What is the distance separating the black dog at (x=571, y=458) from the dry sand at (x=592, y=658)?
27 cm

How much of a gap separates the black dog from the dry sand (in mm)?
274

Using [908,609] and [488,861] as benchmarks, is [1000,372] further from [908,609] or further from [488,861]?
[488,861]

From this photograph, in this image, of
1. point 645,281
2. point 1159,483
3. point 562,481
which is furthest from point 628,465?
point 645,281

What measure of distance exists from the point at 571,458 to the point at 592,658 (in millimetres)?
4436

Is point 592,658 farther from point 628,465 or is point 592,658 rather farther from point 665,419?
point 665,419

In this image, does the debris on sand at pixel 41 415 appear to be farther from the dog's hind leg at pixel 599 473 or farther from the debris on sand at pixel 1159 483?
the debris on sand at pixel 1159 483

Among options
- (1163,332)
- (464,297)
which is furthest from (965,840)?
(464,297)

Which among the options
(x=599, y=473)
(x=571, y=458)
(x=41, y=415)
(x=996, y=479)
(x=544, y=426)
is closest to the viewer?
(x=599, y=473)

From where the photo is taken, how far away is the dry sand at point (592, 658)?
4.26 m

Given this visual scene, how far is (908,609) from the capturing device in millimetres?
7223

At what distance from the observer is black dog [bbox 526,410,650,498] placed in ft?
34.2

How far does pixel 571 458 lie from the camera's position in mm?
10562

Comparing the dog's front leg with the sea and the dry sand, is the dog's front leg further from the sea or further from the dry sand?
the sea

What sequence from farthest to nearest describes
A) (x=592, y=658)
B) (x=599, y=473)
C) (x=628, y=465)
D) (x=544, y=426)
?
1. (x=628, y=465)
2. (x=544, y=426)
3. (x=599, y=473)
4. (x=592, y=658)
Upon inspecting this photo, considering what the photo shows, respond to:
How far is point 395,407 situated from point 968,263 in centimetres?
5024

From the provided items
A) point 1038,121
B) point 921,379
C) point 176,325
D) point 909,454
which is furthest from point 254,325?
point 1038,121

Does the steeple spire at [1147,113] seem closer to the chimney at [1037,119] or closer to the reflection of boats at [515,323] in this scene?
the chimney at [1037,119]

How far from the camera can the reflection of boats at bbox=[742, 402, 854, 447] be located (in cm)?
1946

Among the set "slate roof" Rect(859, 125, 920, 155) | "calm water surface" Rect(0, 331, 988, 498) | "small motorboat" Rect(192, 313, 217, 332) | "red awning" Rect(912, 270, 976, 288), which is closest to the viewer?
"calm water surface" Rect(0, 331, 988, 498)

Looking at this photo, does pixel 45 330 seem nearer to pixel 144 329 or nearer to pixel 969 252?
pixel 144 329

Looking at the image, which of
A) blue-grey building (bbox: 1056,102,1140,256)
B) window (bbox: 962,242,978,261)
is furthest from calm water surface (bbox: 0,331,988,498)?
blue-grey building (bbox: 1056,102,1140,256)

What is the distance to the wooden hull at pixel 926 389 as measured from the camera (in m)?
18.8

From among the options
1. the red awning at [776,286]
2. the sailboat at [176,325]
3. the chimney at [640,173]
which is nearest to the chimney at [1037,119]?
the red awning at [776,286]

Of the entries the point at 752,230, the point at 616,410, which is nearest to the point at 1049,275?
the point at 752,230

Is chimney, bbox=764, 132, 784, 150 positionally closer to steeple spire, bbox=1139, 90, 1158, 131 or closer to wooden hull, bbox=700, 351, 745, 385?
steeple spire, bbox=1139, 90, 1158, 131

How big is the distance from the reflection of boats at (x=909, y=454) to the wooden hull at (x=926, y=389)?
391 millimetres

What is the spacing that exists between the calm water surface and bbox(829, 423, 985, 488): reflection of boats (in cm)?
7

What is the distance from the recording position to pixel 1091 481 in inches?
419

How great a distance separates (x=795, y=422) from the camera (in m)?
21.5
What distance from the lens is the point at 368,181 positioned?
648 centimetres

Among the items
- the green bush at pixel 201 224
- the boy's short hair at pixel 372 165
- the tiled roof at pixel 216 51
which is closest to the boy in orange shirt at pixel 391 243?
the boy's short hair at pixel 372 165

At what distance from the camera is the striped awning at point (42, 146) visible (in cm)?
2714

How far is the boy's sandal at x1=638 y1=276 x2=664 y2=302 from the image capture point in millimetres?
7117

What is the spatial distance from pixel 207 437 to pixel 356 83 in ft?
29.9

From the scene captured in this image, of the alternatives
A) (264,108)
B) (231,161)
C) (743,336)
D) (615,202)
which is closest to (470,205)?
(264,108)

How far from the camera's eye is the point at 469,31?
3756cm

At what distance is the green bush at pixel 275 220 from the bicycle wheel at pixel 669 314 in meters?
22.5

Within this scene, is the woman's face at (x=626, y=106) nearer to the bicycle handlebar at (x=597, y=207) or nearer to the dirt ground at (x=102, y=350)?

-=-=-

WRITTEN REQUEST: Only the lines from the one containing "How big is the" to the end of the records should be repeated, exactly as they appear.

CORRECT RESULT:
How big is the distance from the reflection of boats at (x=909, y=454) to the wooden hull at (x=926, y=389)?
391 millimetres

What is the spacing that exists between the calm water surface and bbox(829, 423, 985, 488): reflection of boats (in cm)?
7

What is the distance from the recording position to pixel 1091 481 in inches?
419

How great a distance separates (x=795, y=422) from the camera (in m)?
21.5
What distance from the lens is the point at 368,181 positioned?
648 centimetres

Among the items
- the green bush at pixel 201 224
- the boy's short hair at pixel 372 165
- the tiled roof at pixel 216 51
which is closest to the boy in orange shirt at pixel 391 243?
the boy's short hair at pixel 372 165

At what distance from the camera is the striped awning at point (42, 146) visible (in cm)?
2714

How far is the boy's sandal at x1=638 y1=276 x2=664 y2=302 from the image capture point in millimetres?
7117

What is the spatial distance from pixel 207 437 to pixel 356 83 in ft?
29.9

From the scene captured in this image, of the alternatives
A) (264,108)
B) (231,161)
C) (743,336)
D) (615,202)
which is closest to (470,205)?
(264,108)

How far from the camera's eye is the point at 469,31?
3756cm

At what distance is the green bush at pixel 275 220 from the bicycle wheel at pixel 669 314 in meters?
22.5

Within this scene, is the woman's face at (x=626, y=106) nearer to the bicycle handlebar at (x=597, y=207) or nearer to the dirt ground at (x=102, y=350)?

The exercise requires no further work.